▶ _Set task_
Identify each line below that contains the word "shown", and copy every such line in full.

▶ _Data supplied_
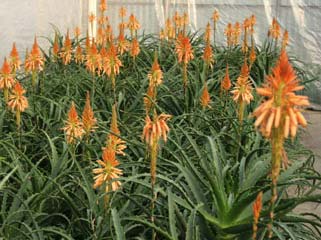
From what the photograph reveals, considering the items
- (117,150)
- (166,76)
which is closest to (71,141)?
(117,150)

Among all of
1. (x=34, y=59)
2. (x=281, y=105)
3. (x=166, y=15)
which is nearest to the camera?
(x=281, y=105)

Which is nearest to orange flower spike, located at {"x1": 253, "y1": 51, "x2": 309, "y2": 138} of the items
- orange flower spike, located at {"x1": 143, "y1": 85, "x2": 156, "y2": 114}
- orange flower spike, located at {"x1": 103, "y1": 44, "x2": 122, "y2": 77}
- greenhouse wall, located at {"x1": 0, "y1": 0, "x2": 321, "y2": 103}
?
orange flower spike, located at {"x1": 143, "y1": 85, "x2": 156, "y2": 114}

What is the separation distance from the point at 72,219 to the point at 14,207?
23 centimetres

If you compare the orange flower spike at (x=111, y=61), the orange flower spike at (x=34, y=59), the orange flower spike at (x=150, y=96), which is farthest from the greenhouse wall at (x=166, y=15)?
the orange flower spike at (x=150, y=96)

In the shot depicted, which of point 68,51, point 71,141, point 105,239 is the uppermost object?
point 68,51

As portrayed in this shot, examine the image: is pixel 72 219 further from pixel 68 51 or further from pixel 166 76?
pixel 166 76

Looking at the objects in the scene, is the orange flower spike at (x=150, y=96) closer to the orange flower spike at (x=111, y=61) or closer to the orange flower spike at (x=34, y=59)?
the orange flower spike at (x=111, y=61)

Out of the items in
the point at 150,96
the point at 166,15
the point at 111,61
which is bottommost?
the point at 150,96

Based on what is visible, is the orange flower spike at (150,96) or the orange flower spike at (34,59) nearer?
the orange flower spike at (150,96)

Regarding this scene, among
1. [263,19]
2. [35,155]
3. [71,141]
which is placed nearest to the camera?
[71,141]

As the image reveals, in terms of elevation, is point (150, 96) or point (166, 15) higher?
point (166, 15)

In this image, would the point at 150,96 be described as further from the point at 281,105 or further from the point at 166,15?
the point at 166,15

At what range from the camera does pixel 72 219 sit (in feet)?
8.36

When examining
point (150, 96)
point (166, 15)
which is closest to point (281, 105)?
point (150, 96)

--

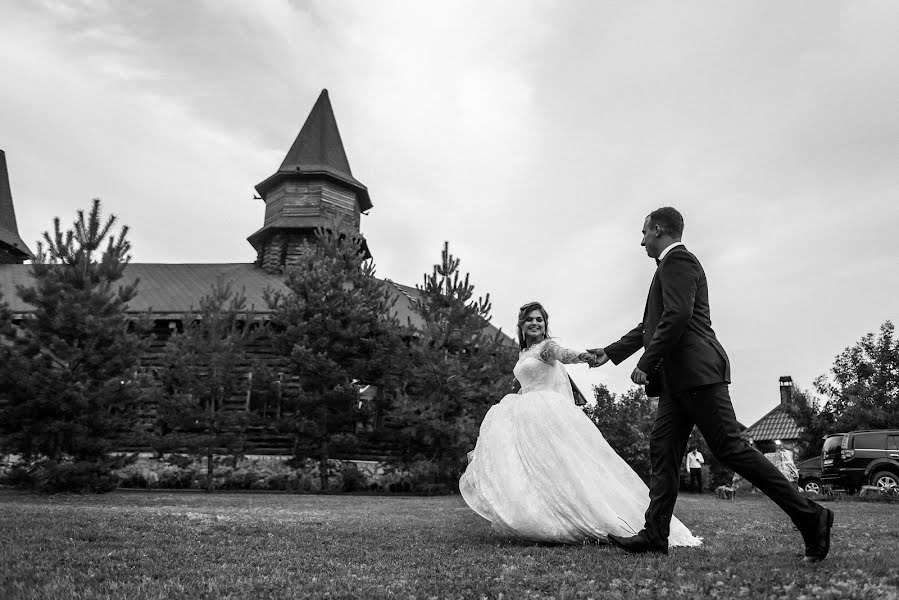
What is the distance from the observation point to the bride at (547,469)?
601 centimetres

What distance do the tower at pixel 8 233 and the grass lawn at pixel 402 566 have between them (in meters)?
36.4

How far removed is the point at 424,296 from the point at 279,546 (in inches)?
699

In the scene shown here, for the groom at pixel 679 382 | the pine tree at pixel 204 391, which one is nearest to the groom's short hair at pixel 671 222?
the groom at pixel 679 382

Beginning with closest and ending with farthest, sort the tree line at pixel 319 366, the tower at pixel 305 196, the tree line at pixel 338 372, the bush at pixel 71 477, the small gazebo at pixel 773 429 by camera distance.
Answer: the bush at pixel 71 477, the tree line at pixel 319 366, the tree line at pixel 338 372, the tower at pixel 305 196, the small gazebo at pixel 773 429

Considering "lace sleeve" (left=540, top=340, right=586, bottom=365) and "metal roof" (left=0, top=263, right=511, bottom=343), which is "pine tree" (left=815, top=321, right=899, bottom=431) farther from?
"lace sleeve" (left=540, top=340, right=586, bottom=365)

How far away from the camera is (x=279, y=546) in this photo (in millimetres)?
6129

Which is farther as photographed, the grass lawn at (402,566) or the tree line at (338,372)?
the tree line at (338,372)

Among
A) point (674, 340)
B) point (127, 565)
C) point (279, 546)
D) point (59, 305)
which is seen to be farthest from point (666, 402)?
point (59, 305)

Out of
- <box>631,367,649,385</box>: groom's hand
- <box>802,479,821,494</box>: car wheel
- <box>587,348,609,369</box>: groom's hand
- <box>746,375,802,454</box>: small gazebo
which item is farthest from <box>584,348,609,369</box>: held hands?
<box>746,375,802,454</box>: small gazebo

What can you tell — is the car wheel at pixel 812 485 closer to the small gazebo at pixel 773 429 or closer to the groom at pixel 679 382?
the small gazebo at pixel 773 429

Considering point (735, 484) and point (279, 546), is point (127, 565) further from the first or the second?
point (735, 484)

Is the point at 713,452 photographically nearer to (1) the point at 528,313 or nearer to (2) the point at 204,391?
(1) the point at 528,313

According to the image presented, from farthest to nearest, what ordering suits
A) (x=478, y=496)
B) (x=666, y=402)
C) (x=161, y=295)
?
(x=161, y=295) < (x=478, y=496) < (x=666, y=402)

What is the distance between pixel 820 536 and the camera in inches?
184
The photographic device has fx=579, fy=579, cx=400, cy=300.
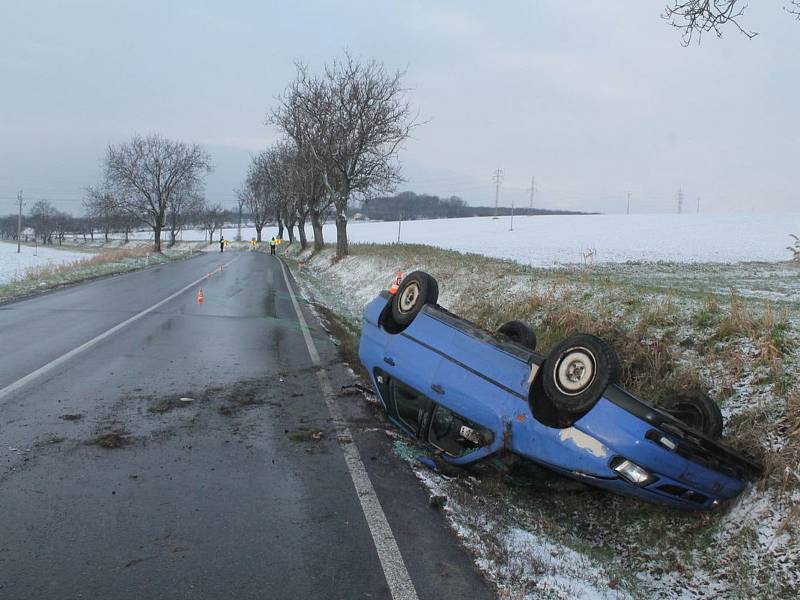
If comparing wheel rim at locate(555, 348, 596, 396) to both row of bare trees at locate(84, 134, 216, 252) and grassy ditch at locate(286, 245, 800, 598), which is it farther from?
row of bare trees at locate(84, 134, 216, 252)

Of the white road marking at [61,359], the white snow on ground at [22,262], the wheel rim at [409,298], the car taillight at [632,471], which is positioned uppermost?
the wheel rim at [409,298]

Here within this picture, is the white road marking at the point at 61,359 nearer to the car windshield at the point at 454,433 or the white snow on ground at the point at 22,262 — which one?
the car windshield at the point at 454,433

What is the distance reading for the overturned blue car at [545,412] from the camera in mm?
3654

==

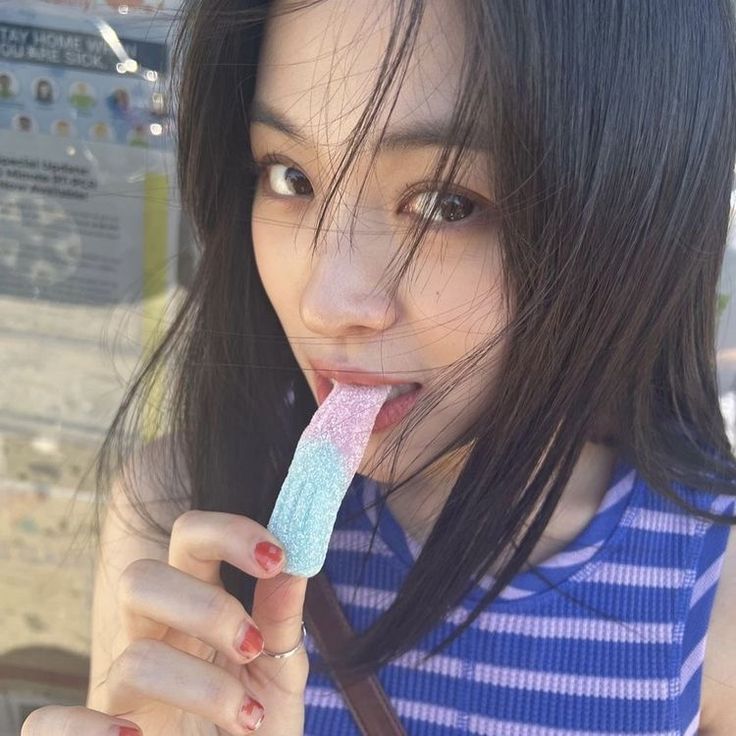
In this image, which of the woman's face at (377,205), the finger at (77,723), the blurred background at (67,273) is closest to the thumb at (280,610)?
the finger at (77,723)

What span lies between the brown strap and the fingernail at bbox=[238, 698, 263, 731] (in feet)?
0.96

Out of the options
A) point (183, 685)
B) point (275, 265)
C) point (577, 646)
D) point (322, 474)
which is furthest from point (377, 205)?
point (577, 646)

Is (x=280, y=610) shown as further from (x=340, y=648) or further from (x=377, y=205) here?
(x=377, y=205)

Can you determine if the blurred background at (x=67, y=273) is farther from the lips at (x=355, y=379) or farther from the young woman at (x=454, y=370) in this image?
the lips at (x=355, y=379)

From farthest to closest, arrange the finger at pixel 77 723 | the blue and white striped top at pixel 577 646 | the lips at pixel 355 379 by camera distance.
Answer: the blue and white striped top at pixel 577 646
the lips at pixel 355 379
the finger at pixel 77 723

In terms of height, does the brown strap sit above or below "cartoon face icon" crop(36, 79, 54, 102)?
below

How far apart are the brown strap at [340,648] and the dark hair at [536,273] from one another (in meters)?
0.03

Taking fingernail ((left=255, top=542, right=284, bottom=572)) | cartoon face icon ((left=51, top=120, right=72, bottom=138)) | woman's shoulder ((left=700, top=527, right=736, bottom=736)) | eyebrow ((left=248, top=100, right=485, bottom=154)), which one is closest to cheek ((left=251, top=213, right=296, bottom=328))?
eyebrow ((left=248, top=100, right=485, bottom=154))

▶ _Answer to the problem_
In the scene shown here, for the groom at pixel 679 382 | the pine tree at pixel 204 391, which one is nearest to the groom's short hair at pixel 671 222?
Is (x=280, y=610) shown as further from (x=340, y=648) or further from (x=377, y=205) here?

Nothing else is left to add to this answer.